Saturday, February 5, 2011

Revisiting Electronic Arts' Exclusive Contract with the NFL and NFLPA

Back in 2004, I wrote about Electronic Arts snagging an exclusive licensing contract with the NFL and NFLPA to develop, publish, and distribute football video games featuring NFL players and teams. The 5-year, $400 million contract--the exclusivity of which resembles the exclusive NFL-Reebok contract that precipitated American Needle v. NFL--meant the end of other third-party publishers making NFL video games. Most notably, it meant that Sega's popular/arguably better and substantially cheaper NFL 2K series would be discontinued while Electronic Arts' John Madden Football would become the only NFL game in town.

Since then, the exclusive contract has been extended to 2012 and John Madden Football has been published each year, with annual updates to player rosters and, some would argue, only modest enhancements to game play. Nonetheless, each year's iteration of Madden Football tends to attract reasonably favorable reviews and sell quite well.

I wrote about this topic and related litigation in my Yale Law Journal article "American Needle. v. NFL: An Opportunity to Reshape Sports Law":
Although Electronic Arts' NFL games have sold well since 2004, they have attracted criticism for lacking innovation. Prices for Madden NFL games have also risen in the absence of competition from other NFL games. Those and other consequences underscore a central concern of section 1: an absence of competition will lead to an inferior market. The exclusive Madden contract is also the subject of Pecover v. Electronic Arts, a class action lawsuit recently brought by disenchanted video game players. The suit contains a number of claims, including those based on the Sherman Act. While neither the NFL nor the NFLPA is a party to the litigation, their exclusive contract with Electronic Arts could eventually face a section 1 challenge similar to the one confronted by the NFL in American Needle. Plaintiffs in such a claim would likely assert that interactive football video game software is a sufficiently discrete product market - a proposition supported by the U.S. District Court for the Northern District of California in Pecover. With some level of persuasion in light of the aforementioned data on prices and commentary on innovation, the plaintiffs could also maintain that Electronic Arts's exclusive contract for NFL video games produces more anticompetitive injury than procompetitive benefit.
In an interview with RipTen, Marc Eldeman also discusses these issues. Also, Pecover v. Electronic Arts remains in litigation, with its lead attorney confident that the plaintiffs will prevail.

Fast forward to 2011, IGN's Hilary Goldstein takes a critical view of the exclusive NFL contract with Electronic Arts.
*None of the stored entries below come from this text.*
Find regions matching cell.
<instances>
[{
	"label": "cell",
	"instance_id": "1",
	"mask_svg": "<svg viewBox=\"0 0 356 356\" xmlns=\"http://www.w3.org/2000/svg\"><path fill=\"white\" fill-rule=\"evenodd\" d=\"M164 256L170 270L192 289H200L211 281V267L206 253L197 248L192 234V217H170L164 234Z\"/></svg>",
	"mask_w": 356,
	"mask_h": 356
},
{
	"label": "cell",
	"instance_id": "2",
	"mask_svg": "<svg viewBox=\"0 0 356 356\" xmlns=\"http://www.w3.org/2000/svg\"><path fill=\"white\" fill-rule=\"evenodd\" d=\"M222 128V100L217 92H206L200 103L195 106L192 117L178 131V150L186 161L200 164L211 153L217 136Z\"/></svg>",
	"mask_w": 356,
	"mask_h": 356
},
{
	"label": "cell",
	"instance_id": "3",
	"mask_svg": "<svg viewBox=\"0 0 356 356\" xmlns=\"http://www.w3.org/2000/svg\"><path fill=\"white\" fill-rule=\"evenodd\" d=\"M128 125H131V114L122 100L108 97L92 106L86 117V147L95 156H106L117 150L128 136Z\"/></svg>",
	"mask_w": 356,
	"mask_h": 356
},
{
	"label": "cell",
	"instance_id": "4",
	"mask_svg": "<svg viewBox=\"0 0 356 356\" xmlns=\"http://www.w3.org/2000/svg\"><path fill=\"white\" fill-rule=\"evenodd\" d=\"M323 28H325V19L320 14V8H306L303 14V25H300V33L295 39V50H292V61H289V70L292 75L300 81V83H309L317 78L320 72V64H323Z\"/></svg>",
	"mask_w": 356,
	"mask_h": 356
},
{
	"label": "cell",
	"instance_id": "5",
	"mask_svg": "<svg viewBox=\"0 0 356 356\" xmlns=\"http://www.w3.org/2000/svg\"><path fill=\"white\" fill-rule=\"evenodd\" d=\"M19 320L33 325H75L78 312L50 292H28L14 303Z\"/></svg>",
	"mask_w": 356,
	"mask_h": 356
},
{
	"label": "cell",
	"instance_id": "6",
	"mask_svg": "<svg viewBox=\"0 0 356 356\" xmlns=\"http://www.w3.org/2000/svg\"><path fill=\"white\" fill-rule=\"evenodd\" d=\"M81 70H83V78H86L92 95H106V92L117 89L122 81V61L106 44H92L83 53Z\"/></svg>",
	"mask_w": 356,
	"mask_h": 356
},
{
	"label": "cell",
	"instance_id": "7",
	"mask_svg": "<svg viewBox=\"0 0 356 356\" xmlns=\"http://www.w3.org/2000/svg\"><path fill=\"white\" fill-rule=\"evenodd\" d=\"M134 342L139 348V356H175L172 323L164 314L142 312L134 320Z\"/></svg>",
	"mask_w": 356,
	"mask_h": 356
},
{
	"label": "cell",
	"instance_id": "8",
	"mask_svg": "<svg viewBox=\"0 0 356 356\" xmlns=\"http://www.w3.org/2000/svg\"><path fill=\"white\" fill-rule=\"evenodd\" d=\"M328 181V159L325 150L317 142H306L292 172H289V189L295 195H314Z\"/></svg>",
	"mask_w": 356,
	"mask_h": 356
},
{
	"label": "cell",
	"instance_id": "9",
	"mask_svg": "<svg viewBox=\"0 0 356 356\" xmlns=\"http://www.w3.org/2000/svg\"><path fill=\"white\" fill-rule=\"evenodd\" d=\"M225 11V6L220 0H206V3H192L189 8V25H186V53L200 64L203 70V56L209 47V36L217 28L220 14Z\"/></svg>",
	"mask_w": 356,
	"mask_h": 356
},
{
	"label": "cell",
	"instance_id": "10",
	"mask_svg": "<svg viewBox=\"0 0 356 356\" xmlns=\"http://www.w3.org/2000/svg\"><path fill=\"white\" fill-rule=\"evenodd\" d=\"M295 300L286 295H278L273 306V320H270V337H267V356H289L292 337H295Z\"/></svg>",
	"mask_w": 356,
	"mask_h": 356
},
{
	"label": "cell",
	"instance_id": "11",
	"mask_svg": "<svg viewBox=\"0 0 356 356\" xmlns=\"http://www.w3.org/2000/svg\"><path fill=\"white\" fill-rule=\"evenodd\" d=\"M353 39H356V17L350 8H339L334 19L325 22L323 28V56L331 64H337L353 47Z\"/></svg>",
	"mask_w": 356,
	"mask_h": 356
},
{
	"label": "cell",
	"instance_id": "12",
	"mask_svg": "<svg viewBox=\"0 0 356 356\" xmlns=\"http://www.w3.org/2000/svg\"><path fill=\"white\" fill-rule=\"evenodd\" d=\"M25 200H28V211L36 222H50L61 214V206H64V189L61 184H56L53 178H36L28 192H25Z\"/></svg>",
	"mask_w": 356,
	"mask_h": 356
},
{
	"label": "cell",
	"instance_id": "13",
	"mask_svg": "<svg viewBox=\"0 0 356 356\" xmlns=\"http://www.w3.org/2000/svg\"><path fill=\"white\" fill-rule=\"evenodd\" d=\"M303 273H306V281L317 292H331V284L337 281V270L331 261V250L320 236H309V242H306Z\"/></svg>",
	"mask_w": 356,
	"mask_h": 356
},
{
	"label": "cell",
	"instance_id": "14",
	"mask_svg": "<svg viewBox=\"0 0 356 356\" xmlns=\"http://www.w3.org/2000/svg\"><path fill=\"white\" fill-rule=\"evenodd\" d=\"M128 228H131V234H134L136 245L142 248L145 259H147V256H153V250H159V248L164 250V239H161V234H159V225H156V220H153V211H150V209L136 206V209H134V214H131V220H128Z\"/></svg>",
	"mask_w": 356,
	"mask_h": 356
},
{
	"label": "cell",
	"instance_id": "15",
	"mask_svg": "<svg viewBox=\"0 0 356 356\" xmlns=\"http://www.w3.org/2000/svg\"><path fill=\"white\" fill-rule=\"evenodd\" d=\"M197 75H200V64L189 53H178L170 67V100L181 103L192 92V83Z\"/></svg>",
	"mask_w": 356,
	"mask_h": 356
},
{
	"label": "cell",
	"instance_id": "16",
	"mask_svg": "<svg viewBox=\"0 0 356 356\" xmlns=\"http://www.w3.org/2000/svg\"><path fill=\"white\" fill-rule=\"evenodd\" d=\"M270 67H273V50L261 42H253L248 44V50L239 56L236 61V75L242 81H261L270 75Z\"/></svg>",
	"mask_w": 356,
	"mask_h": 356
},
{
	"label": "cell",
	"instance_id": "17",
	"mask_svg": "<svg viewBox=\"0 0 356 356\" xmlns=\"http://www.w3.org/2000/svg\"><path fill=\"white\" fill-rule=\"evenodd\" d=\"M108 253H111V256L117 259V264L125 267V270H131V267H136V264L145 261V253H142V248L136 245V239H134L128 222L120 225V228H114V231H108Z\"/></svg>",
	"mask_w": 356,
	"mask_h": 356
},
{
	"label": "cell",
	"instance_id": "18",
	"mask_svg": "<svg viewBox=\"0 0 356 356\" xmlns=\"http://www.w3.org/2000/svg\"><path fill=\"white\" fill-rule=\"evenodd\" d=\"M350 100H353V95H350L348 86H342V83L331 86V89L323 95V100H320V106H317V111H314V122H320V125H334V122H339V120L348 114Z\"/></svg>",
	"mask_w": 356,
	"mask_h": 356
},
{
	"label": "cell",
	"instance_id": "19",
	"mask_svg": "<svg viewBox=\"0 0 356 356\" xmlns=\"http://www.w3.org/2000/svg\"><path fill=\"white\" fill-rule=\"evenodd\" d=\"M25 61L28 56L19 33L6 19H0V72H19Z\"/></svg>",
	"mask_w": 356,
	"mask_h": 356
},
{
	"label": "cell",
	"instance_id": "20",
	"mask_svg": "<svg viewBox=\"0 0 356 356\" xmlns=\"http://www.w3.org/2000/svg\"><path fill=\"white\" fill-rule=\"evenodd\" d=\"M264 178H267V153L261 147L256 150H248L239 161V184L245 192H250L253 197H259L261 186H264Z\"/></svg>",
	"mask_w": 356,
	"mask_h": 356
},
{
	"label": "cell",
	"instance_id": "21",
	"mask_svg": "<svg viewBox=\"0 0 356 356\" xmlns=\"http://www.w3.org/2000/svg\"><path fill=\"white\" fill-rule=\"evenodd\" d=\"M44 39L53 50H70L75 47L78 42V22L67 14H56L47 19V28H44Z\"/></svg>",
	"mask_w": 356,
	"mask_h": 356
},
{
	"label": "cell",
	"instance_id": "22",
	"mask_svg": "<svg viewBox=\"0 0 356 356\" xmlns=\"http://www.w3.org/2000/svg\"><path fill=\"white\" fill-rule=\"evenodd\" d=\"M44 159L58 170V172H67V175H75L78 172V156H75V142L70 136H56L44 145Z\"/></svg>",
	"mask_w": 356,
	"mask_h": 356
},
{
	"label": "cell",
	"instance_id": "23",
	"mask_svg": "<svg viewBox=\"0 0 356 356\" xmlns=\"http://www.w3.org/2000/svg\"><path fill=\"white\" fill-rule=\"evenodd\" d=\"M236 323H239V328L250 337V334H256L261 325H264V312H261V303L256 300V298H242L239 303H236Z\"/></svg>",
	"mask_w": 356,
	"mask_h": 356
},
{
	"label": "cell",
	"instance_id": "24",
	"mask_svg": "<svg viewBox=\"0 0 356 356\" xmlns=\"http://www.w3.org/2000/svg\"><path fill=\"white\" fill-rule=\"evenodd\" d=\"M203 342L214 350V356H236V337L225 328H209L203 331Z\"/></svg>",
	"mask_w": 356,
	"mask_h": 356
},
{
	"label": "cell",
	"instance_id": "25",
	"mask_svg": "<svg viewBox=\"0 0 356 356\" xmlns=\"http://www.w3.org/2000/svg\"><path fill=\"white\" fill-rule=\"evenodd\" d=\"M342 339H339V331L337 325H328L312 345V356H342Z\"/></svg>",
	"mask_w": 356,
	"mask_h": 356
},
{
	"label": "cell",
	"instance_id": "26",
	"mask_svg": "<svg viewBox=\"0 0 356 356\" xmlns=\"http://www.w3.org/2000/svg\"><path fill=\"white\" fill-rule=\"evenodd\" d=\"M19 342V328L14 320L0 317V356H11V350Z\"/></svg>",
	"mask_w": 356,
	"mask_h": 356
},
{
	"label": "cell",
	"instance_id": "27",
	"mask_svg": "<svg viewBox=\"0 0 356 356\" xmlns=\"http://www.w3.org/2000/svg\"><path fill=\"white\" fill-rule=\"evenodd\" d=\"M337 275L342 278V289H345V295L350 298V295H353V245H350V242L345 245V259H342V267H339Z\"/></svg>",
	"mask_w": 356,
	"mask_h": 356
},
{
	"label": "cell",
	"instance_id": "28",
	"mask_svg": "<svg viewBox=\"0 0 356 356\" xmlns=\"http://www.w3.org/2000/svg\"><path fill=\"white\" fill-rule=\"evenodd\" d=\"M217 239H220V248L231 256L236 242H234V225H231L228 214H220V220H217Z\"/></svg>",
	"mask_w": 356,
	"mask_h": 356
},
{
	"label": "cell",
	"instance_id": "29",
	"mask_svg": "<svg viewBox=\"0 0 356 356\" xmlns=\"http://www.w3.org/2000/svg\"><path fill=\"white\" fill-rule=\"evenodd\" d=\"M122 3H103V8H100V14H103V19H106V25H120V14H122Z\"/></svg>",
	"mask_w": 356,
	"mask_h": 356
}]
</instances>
Here's an excerpt of his article, which hits at two concerns antitrust law has for exclusive contracts: higher prices and diminished innovation.
I have little doubt the Madden series would be considerably better if [Electronic Arts] developer Tiburon had a competitor threatening it each year . . . Does Madden NFL 11 play better than Madden NFL 2005? Yes. There's no question that, over time, the gameplay has seen improvements thanks to better animations and smarter AI. But because there is no one else to stand up against it, Tiburon can schedule its innovations at its leisure. . . .

I don't expect Tiburon to start taking big chances and making more exciting and more substantial improvements. Why would they? And that's what sets the Madden series apart from the majority of other games. No one can rightly compete, because the NFL license is football and EA holds onto it tightly.

Sure, Microsoft owns the Halo license, but anyone has a right to make a first-person shooter and it can legitimately stand on its own. You can't make a football game without the NFL teams and players. It's an automatic fail.